TASK TO COMPLETE. Copy out the material word for word, from the line containing "Across all of" down to the line containing "1499 centimetres", with both of those lines included.

DATA LINES.

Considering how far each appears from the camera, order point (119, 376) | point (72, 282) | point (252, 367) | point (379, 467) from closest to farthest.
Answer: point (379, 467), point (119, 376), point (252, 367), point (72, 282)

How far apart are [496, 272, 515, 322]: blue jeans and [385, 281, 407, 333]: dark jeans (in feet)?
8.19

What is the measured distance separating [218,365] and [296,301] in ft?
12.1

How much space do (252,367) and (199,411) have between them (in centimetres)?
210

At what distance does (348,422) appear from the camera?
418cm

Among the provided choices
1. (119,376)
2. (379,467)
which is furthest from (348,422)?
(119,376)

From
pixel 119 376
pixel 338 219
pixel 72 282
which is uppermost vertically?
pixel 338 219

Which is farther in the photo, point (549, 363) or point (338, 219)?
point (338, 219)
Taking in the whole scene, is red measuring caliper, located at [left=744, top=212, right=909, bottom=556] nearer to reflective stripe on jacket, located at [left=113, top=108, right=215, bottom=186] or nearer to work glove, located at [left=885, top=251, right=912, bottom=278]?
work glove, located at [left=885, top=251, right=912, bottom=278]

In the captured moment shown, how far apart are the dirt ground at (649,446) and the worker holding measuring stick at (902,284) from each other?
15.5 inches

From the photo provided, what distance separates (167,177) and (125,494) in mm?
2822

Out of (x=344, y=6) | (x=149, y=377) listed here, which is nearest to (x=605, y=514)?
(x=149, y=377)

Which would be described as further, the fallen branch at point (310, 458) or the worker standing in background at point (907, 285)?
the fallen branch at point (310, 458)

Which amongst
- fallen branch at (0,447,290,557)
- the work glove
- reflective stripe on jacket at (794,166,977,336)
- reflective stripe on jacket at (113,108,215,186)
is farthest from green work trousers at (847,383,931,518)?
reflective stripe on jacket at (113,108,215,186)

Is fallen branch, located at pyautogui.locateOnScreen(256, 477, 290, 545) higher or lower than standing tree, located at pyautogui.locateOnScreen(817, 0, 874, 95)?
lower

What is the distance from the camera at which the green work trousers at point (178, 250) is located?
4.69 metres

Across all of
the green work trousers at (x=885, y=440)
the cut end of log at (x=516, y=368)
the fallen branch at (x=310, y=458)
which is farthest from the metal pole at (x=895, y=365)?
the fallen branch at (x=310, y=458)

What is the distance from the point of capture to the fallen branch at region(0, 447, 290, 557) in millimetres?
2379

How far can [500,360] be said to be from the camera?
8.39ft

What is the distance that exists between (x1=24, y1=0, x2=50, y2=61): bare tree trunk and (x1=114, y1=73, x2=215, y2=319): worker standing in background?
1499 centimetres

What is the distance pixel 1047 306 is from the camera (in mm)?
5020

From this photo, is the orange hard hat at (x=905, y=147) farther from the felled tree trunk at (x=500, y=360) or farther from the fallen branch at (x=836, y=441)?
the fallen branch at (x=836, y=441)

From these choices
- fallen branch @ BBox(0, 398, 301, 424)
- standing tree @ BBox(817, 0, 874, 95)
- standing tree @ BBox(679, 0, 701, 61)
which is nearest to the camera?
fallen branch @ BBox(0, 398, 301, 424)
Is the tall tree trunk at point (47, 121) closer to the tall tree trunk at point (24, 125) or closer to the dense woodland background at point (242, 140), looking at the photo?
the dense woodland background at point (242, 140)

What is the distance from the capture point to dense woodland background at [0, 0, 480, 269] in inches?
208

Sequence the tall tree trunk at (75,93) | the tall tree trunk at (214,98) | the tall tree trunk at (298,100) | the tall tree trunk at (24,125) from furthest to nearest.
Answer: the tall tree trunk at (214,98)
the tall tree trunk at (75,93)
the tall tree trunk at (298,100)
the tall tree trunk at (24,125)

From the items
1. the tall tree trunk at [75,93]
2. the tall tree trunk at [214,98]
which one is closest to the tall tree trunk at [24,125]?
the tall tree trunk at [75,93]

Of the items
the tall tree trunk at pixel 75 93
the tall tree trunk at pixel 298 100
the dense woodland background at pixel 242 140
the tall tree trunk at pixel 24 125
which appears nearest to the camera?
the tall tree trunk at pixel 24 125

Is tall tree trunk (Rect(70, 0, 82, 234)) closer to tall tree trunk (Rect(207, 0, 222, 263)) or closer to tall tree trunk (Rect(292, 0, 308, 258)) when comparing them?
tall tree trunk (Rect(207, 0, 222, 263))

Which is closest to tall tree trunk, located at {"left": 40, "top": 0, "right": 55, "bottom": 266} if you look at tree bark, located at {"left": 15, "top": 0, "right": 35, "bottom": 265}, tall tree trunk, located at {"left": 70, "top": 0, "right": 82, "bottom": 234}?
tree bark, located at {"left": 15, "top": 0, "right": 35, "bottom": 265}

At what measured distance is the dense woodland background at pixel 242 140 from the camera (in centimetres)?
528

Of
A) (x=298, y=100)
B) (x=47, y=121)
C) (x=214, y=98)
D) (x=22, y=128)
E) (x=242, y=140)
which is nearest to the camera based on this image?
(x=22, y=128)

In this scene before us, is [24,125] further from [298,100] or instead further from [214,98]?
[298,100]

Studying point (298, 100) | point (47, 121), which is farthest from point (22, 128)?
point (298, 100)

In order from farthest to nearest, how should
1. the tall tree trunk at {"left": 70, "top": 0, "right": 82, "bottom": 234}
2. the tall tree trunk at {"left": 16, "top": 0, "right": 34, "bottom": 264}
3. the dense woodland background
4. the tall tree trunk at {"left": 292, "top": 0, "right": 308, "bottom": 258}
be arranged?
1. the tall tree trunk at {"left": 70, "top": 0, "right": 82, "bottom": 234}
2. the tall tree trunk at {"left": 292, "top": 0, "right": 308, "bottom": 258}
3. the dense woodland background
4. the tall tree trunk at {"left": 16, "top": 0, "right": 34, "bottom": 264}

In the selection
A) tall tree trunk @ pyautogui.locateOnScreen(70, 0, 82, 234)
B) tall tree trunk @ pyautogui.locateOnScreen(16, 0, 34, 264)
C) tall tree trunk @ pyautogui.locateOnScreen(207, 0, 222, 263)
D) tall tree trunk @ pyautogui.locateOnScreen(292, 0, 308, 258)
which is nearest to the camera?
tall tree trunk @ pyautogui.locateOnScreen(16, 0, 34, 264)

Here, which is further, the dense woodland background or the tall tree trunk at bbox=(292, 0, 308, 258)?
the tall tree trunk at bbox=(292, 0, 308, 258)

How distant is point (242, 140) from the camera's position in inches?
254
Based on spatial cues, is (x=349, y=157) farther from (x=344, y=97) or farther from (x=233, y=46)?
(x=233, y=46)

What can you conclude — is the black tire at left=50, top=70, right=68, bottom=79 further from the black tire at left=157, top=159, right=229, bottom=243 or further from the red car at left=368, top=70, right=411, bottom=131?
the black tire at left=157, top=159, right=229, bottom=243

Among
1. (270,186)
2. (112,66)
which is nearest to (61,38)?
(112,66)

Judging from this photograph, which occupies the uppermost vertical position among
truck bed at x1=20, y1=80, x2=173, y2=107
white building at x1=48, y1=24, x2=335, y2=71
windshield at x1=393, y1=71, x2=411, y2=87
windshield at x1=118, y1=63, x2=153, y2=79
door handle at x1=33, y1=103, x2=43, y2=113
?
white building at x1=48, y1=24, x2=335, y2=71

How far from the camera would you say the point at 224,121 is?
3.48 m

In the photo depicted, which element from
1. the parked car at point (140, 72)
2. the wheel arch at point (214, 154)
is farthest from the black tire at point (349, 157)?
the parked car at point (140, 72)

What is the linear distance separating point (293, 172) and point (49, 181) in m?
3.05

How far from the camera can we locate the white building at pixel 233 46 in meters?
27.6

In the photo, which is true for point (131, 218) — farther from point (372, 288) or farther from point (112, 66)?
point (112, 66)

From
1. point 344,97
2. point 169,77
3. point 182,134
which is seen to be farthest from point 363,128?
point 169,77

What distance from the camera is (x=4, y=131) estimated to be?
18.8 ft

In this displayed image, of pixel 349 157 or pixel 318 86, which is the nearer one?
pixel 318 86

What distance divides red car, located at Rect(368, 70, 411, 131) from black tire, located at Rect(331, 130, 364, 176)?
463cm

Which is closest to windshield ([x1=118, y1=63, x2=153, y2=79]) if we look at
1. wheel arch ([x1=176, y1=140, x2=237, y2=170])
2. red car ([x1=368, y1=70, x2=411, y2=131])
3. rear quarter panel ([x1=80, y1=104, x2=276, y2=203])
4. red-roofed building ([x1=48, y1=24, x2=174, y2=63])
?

EXERCISE ANSWER.
Across all of
the green work trousers at (x=885, y=440)
the cut end of log at (x=516, y=368)
the fallen branch at (x=310, y=458)
which is farthest from the metal pole at (x=895, y=365)?
the fallen branch at (x=310, y=458)

What is the distance from the point of capture to the fallen branch at region(0, 447, 290, 557) in millimetres?
2379

How far can [500,360] be said to be from the camera?
8.39ft

What is the distance that exists between (x1=24, y1=0, x2=50, y2=61): bare tree trunk and (x1=114, y1=73, x2=215, y2=319): worker standing in background?
1499 centimetres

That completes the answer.